A definição de um protocolo integrado que permita o intercâmbio preciso de informações para prevenir e corrigir de forma imediata, situações que atentem contra os direitos humanos e fundamentais de pessoas privada de liberdade no Amazonas foi a pauta de uma reunião realizada na última quarta-feira (30/07) pelo corregedor-geral de Justiça, desembargador José Hamilton Saraiva dos Santos e os representantes das corregedorias dos órgãos do sistema judicial e de segurança pública do Estado.
O protocolo, conforme a perspectiva da Corregedoria-geral de Justiça, será elaborado de forma semelhante às novas diretrizes implementadas pelo órgão de correição e que passam a exigir um maior rigor dos juízes de 1.º grau do Tribunal de Justiça do Amazonas durante as inspeções que devem ser realizadas mensalmente pelos magistrados em todos os municípios do estado. O Provimento n.º 507/2025 com estas novas diretrizes foi publicado na edição da última segunda-feira (29/07) do Diário da Justiça Eletrônico (DJe) e suas normas deverão ser observadas a partir desta data.
A reunião, conduzida pelo corregedor-geral de Justiça do Amazonas, desembargador José Hamilton Saraiva dos Santos, teve a participação da corregedora-geral de Justiça do Ministério Público do Estado do Amazonas, procuradora Silvana Nobre de Lima Cabral; do corregedor-geral da Defensoria Pública Estadual, defensor Clóvis Roberto Soares Muniz; do corregedor-geral do Sistema de Segurança Pública do Amazonas, Coronel PM Franciney Machado Bó; do corregedor auxiliar da Polícia Militar do Amazonas, Coronel PM Flávio Diniz; do corregedor auxiliar da Polícia Civil do Amazonas, em exercício, delegado Jamilson Pacheco e do juiz-corregedor auxiliar, Igor de Carvalho Leal Campagnolli.
Conforme destacado pelo desembargador José Hamilton Saraiva dos Santos durante a reunião, o intercâmbio de informações entre os órgãos que integram o sistema de segurança e que são corresponsáveis pelo controle ordinário do cotidiano prisional, são imprescindíveis para o correto funcionamento das unidades de detenção e de internação (em caso de medidas socioeducativas para pessoas com idade igual ou inferior a 18 anos).
O fluxo preciso de informações entre os órgãos competentes, segundo o corregedor, pode prevenir situações que atentem contra os diretos humanos e fundamentais dos apenados e será fundamental para medidas imediatas de correção.
Corregedoria-geral de Justiça implementa novo sistema
Nesta mesma semana, a Corregedoria-geral de Justiça do Amazonas publicou o Provimento n.º 507/2025 estabelecendo diretrizes a serem adotadas nas inspeções ordinárias em estabelecimentos de privação de liberdade no estado, abrangendo unidades penais, carceragens de delegacias de polícia, espaços de custódias provisórias, estabelecimentos de internação de adolescentes em cumprimento de medidas socioeducativas, estabelecimentos de custódia de pessoas com transtorno mental, unidades de acolhimento institucional, dentre outros.
O ato normativo estabelece normas obrigatórias para inspeções em estabelecimentos de privação de liberdade no Amazonas definindo procedimentos, prazos, responsabilidades e consequências pelo descumprimento.
Uma das principais inovações do Provimento n.º 507/2025 está na criação de um sistema integrado de controle que revoluciona a forma como as inspeções judiciais são realizadas no Amazonas.

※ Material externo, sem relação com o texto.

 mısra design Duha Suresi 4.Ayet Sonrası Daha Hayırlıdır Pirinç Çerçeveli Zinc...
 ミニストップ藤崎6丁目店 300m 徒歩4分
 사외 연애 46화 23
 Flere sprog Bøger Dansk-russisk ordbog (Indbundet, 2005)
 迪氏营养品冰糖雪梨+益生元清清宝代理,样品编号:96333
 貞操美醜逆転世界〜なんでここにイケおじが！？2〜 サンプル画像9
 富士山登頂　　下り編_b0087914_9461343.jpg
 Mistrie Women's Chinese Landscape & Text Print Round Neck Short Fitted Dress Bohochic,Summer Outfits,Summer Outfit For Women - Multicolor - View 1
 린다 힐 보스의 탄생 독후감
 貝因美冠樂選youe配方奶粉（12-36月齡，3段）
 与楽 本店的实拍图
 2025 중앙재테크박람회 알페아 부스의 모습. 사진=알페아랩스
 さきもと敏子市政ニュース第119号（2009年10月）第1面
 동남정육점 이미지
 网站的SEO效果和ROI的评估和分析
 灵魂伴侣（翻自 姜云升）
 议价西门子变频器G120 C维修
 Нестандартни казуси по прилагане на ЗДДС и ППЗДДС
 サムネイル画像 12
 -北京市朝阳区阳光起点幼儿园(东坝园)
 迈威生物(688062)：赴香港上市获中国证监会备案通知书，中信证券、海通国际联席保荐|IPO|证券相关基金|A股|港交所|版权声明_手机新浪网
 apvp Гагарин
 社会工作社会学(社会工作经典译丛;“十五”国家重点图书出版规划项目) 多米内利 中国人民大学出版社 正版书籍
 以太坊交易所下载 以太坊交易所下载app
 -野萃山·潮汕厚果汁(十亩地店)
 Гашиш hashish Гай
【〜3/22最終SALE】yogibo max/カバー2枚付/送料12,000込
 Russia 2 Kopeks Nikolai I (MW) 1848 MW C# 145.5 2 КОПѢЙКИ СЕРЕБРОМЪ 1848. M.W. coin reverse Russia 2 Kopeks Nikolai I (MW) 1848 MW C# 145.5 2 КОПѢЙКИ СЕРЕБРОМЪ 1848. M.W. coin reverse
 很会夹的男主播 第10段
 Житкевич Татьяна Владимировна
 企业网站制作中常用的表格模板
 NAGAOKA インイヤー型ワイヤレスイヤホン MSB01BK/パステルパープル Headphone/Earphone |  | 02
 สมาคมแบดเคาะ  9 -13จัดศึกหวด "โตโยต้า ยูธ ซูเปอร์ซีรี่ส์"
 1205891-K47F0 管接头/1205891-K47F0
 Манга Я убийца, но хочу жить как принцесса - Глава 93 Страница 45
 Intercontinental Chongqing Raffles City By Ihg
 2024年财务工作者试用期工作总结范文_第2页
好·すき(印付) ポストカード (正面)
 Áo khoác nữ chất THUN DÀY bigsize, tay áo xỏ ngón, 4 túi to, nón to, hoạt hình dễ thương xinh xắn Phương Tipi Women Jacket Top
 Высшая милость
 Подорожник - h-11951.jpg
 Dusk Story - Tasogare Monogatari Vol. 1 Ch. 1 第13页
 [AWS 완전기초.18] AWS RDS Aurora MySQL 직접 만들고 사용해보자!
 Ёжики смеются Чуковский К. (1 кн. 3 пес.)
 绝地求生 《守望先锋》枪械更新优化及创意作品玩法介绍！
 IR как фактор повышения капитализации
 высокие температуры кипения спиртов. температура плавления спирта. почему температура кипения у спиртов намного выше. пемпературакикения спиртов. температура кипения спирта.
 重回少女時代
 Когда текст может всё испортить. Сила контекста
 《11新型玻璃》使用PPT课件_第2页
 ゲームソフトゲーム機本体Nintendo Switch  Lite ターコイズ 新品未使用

O normativo estabelece, dentre outros pontos, a obrigatoriedade de documentação audiovisual que comprove a presença física do magistrado (com competência da Vara de Execuções Penais) no estabelecimento, incluindo vídeos com narração específica e fotografias que registrem as condições encontradas.
Institui, também, o uso de formulário eletrônico padronizado que deve ser preenchido obrigatoriamente em até 48 horas após cada inspeção, criando uma base de dados uniforme e confiável sobre a situação de todos os estabelecimentos de privação de liberdade do estado.
O sistema incluirá, ainda, painel de Business Intelligence que fornecerá à Corregedoria-geral de Justiça, visão panorâmica e detalhada de todas as inspeções realizadas, com alertas automáticos para situações que demandem intervenção imediata.
O Provimento estabelece ainda, procedimentos especiais para situações de urgência que configurem ou possam configurar grave violação dos direitos humanos.